**Tâches et exercices**
1. Traduisez en anglais cette phrase du texte sur l’accumulation des objets : « Nos existences sont façonnées d’objets que nous soutirons à la Terre, comme toutes nos ressources du reste. »
2. Repérez dans le listing chaque ligne contenant le mot « slender », puis recopiez-les toutes.

**Section texte**
>>
Je compte les ustensiles de cuisine de quatre appartements et maisons entières, histoire de voir jusqu’où culmine notre obstination à consommer. Nos existences sont façonnées d’objets que nous soutirons à la Terre, comme toutes nos ressources du reste. Depuis deux ou trois centaines d’années, nous lui retournons en échange uniquement des déchets. Manque d’élégance ou inconscience, nous précipitons ainsi notre extinction. Le vivant terrestre ploie.
Par Alain Maes
Partie 1 – Une seule brique dans le ventre ?
Simultanément aux comptages des objets, je mesure les volumétries des armoires qui accueillent tous ces magnifiques machins que nous possédons, toutes et tous, en grandes quantités. Je mets en relation leur nombre et la volumétrie des armoires derrière lesquelles ils sont cachés. J’ai longtemps pensé que les jeunes possédaient moins d’objets, par défaut de rangements. Ne sachant pas les ordonner avec élégance dans les armoires, ils ne peuvent pas accumuler, comme Papa et Maman…
Préjugé
Que nenni ! Grosse erreur. Pris en flagrant préjugé ! À ma grande surprise, je constate que les jeunes, comme les moins jeunes, bourrent leurs armoires avec autant de talent. La tranche d’âge des 20/34 ans entasse, en moyenne, deux cent soixante objets par mètre cube, les 35/59 ans entassent deux cent septante-sept objets par mètre cube, les 60/64 ans entassent deux cent nonante-sept objets par mètre cube. Globalement, ils oeuvrent de concert. Bien entendu, quelques champions caracolent au-dessus, au pinacle, un couple de 35/59 ans entasse jusque quatre cent quatre-vingt-cinq objets au mètre cube et un autre dans la tranche 60/64 ans agglutine six cent onze objets au mètre cube. Il s’est trouvé aussi une jeune capable d’entasser trois cent quatre-vingt-un objets par mètre cube. Nous observons quand même que l’expérience de vie – avec l’âge – facilite les qualités extraordinaires de rangement.
Ce qui différencie, en définitive, les scores élevés de nos aînés, c’est le nombre d’armoires ! Les 20/34 ans disposent, en moyenne, de 1,7 mètre cube d’armoire, les 35/59 ans de 3,4 mètres cubes – c’est le double ! – et les 60/84 ans détiennent 4,2 mètres cubes de rangements – c’est encore un tiers en plus. Comme déjà signalé précédemment, le pouvoir d’achat ne permet pas aux jeunes de suivre leurs ainés, pourtant l’envie ne manque pas, nous allons le voir plus loin. Et puis Sapiens copie Sapiens, les jeunes « apprennent » en observant les « grands », leur aînés, pour leur grande majorité. Puisque le nombre d’objets est signe de richesse, il n’y a aucune raison objective de croire que nos jeunes ne vont pas tenter l’exploit d’emmagasiner plus que leurs vieux. Les jeunes qui résistent au consumérisme sont peu nombreux et fortement tiraillés. Sortir du troupeau isole.
<<
**Données fournies**
>>
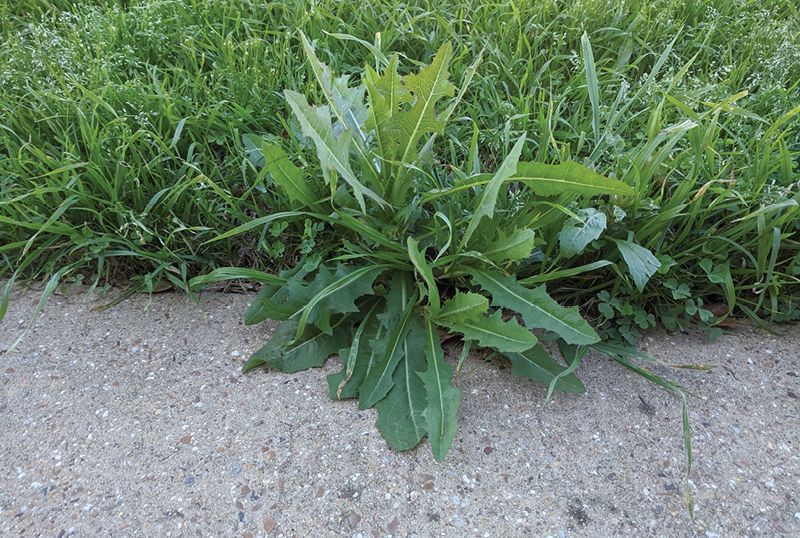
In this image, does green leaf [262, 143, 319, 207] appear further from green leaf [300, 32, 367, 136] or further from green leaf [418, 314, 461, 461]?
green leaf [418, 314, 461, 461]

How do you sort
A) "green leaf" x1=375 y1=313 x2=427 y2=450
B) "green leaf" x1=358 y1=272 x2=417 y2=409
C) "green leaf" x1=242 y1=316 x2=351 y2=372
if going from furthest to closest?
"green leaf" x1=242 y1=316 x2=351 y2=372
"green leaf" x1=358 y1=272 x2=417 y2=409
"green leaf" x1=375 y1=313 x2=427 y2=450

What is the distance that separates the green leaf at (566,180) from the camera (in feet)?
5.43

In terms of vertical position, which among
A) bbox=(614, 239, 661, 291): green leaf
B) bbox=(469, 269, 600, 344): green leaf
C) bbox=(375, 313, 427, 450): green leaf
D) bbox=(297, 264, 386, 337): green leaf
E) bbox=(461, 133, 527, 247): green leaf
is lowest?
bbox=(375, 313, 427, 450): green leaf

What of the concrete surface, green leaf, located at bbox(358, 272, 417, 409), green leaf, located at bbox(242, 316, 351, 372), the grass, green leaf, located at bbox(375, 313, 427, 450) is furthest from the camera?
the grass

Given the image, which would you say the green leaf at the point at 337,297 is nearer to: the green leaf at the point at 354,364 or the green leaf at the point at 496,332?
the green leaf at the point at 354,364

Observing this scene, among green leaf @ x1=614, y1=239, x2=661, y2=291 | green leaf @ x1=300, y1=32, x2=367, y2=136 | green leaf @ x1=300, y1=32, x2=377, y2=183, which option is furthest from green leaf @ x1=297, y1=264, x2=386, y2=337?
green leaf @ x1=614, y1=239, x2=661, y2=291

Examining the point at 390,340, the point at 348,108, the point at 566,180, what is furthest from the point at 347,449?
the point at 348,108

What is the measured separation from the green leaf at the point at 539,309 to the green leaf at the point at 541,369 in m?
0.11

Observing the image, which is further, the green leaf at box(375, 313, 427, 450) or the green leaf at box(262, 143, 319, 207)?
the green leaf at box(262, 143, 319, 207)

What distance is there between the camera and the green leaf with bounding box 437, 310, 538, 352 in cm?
<<
>>
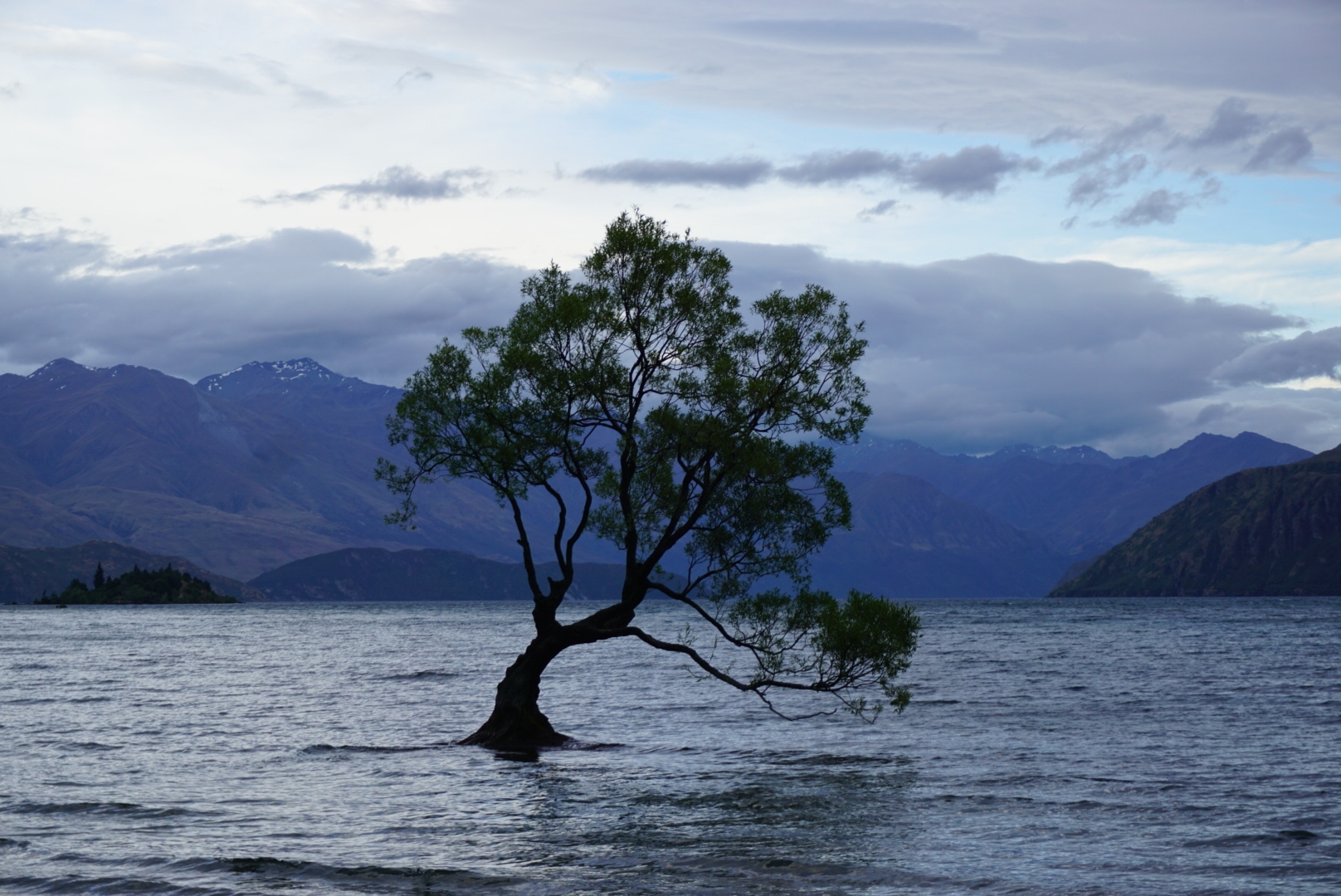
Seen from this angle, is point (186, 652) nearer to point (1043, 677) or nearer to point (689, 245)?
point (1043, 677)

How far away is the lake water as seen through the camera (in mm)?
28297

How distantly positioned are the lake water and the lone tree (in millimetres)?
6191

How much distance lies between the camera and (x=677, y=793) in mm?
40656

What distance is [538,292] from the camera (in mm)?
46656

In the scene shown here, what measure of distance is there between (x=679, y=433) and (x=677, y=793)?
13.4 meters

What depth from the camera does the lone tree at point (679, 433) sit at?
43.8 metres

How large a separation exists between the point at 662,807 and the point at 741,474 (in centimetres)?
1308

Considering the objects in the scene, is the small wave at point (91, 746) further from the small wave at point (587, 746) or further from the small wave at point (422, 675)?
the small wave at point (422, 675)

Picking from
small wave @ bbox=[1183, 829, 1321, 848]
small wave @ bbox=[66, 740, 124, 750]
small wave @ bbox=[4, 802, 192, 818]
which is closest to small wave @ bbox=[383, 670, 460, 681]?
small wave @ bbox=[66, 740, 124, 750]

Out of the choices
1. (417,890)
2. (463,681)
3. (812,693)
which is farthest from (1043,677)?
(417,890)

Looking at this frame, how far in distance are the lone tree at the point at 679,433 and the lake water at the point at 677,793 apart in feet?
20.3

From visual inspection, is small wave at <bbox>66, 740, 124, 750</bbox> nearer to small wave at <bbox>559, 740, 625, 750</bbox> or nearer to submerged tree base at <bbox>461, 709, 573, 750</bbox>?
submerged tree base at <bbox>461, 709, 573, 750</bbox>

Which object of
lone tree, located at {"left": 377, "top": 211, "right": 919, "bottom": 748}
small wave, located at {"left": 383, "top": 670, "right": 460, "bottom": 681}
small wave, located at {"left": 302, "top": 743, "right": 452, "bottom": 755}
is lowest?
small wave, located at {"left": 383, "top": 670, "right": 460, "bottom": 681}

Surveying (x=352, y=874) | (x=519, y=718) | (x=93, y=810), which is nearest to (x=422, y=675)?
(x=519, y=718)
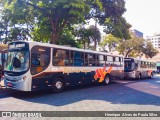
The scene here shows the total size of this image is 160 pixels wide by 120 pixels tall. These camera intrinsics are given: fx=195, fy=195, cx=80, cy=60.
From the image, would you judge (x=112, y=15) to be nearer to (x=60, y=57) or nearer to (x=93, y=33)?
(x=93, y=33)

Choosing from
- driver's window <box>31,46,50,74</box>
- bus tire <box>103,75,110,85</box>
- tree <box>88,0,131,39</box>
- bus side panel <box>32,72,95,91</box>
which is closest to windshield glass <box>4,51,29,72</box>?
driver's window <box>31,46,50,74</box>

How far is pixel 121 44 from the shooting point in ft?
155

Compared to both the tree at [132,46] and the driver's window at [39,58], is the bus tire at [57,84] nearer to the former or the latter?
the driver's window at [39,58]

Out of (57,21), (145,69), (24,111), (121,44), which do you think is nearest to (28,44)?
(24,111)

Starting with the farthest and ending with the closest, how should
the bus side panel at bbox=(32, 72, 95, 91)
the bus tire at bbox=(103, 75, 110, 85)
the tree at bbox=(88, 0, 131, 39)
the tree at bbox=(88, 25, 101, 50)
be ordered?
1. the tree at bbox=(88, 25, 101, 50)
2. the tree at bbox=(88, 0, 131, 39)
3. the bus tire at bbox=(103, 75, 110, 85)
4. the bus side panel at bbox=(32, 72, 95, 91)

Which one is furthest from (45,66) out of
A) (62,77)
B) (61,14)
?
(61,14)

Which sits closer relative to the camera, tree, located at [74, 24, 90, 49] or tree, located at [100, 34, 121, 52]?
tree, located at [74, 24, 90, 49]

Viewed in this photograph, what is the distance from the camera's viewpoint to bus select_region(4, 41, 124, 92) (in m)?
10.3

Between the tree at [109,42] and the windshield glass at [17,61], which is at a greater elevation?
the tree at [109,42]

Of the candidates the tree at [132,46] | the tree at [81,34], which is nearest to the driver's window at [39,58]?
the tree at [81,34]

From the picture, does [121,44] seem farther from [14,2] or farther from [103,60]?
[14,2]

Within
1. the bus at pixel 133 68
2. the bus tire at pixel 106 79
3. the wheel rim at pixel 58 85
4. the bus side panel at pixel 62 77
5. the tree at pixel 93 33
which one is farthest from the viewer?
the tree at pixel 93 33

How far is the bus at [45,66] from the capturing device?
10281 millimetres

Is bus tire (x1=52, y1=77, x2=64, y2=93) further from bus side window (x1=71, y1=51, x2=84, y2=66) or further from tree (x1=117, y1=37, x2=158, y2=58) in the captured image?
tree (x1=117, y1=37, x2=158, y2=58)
<<
>>
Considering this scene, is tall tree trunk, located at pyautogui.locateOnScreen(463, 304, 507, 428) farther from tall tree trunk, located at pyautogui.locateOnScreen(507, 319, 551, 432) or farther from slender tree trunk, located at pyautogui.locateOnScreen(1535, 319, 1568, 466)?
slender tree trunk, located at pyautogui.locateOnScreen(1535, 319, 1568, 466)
<<
**Résultats par tâche**
1. Our lives are shaped by objects that we extract from the Earth, as are all our other resources, for that matter.

2.
Considering this scene, is tall tree trunk, located at pyautogui.locateOnScreen(463, 304, 507, 428) farther from tall tree trunk, located at pyautogui.locateOnScreen(507, 319, 551, 432) or farther from slender tree trunk, located at pyautogui.locateOnScreen(1535, 319, 1568, 466)?
slender tree trunk, located at pyautogui.locateOnScreen(1535, 319, 1568, 466)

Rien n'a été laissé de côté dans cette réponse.